— Task item —
Set down, exactly as written, every line from the top of the records below to the line containing "New Zealand, site", both ends included, and no others.

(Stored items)
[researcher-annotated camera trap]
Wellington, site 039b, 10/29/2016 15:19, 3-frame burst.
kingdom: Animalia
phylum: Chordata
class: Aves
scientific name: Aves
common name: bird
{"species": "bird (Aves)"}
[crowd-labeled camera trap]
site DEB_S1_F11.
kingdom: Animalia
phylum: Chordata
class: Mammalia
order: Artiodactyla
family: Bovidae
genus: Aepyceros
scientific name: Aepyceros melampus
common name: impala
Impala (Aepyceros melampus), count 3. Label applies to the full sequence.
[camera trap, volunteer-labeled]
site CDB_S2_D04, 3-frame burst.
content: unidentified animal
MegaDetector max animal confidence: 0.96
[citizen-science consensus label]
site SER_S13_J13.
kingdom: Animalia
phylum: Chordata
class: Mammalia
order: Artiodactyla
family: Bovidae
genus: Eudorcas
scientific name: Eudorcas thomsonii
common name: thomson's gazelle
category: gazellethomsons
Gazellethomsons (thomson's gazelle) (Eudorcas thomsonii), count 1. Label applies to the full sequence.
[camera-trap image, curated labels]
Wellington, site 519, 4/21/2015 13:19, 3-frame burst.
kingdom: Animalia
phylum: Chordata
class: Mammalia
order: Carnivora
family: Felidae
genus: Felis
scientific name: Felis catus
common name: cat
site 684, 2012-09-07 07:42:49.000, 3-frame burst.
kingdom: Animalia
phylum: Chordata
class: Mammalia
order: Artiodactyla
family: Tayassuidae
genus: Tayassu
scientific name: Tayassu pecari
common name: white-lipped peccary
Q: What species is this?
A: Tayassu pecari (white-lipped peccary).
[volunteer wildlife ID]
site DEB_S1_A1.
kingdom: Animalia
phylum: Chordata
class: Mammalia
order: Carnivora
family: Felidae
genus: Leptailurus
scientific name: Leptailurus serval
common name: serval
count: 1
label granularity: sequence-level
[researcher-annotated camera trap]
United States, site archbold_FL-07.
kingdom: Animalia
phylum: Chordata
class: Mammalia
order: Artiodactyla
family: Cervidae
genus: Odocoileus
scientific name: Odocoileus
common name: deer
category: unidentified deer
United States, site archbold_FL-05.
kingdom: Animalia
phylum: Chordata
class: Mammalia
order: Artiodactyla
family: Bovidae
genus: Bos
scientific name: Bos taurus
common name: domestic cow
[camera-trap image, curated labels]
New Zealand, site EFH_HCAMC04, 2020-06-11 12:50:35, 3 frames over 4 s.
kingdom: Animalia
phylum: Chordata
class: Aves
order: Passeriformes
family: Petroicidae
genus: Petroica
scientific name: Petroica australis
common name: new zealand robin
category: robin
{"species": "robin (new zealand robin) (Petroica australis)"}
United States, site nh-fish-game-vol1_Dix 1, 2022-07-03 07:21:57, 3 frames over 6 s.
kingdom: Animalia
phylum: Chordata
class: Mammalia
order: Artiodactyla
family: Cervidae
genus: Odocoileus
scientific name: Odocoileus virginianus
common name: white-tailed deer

— Finished task —
[researcher-annotated camera trap]
Wellington, site 039b, 10/29/2016 15:19, 3-frame burst.
kingdom: Animalia
phylum: Chordata
class: Aves
scientific name: Aves
common name: bird
{"species": "bird (Aves)"}
[crowd-labeled camera trap]
site DEB_S1_F11.
kingdom: Animalia
phylum: Chordata
class: Mammalia
order: Artiodactyla
family: Bovidae
genus: Aepyceros
scientific name: Aepyceros melampus
common name: impala
Impala (Aepyceros melampus), count 3. Label applies to the full sequence.
[camera trap, volunteer-labeled]
site CDB_S2_D04, 3-frame burst.
content: unidentified animal
MegaDetector max animal confidence: 0.96
[citizen-science consensus label]
site SER_S13_J13.
kingdom: Animalia
phylum: Chordata
class: Mammalia
order: Artiodactyla
family: Bovidae
genus: Eudorcas
scientific name: Eudorcas thomsonii
common name: thomson's gazelle
category: gazellethomsons
Gazellethomsons (thomson's gazelle) (Eudorcas thomsonii), count 1. Label applies to the full sequence.
[camera-trap image, curated labels]
Wellington, site 519, 4/21/2015 13:19, 3-frame burst.
kingdom: Animalia
phylum: Chordata
class: Mammalia
order: Carnivora
family: Felidae
genus: Felis
scientific name: Felis catus
common name: cat
site 684, 2012-09-07 07:42:49.000, 3-frame burst.
kingdom: Animalia
phylum: Chordata
class: Mammalia
order: Artiodactyla
family: Tayassuidae
genus: Tayassu
scientific name: Tayassu pecari
common name: white-lipped peccary
Q: What species is this?
A: Tayassu pecari (white-lipped peccary).
[volunteer wildlife ID]
site DEB_S1_A1.
kingdom: Animalia
phylum: Chordata
class: Mammalia
order: Carnivora
family: Felidae
genus: Leptailurus
scientific name: Leptailurus serval
common name: serval
count: 1
label granularity: sequence-level
[researcher-annotated camera trap]
United States, site archbold_FL-07.
kingdom: Animalia
phylum: Chordata
class: Mammalia
order: Artiodactyla
family: Cervidae
genus: Odocoileus
scientific name: Odocoileus
common name: deer
category: unidentified deer
United States, site archbold_FL-05.
kingdom: Animalia
phylum: Chordata
class: Mammalia
order: Artiodactyla
family: Bovidae
genus: Bos
scientific name: Bos taurus
common name: domestic cow
[camera-trap image, curated labels]
New Zealand, site EFH_HCAMC04, 2020-06-11 12:50:35, 3 frames over 4 s.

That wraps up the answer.